When introducing the motion, Cr Spooner said,’This about stopping the supply of booze, not the opening hours. This is not anti-alcohol or establishments, this is pro Byron Bay and acknowledges we have a problem.’
During debate later in the day, Cr Sol Ibrahim acknowledged problems, but, ‘objects to the way it’s being addressed.’
‘When there is risks, we weigh them up. I don’t see the Last Drinks at 12 people representing the people affected. They are not out at theses times. I go out late at night and have not been at risk. It’s a simplistic view. I want to drink after midnight, and so do my friends. We need more police presence and compliance by licensees.’
But Cr Basil Cameron said it’s been an issue for over 20 years and remains unresolved. ‘A substantial proportion of the public had valid concerns for the lack of a real effort to make change. This is not a small part of the community that want these changes. We have nothing to lose.’
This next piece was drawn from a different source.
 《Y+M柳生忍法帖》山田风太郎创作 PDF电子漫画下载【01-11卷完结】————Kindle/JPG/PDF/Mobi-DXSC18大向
Cr Chris Cubis asked if there had been enough consultation with youth, business and the liquor accord. ‘What will the kids do? Where will they go – to the beach, the park? We know that there are some that want to shut down parts of the tourism industry… but we haven’t done our bit. This will affect the town’s economy.’
Mayor Richardson reminded councillors the motion was not an endorsement of the Last Drinks at 12 group. ‘Instead, it shows support for a precinct and recommends a freeze on extending hours.’
The mayor also asked planning staff what effects the NSW government’s new development overhaul plans would have. Planning director Ray Darney replied that the general direction of the paper could mean that ‘small bars may not need the same levels of approvals’, and that it could result in ‘less community engagement’.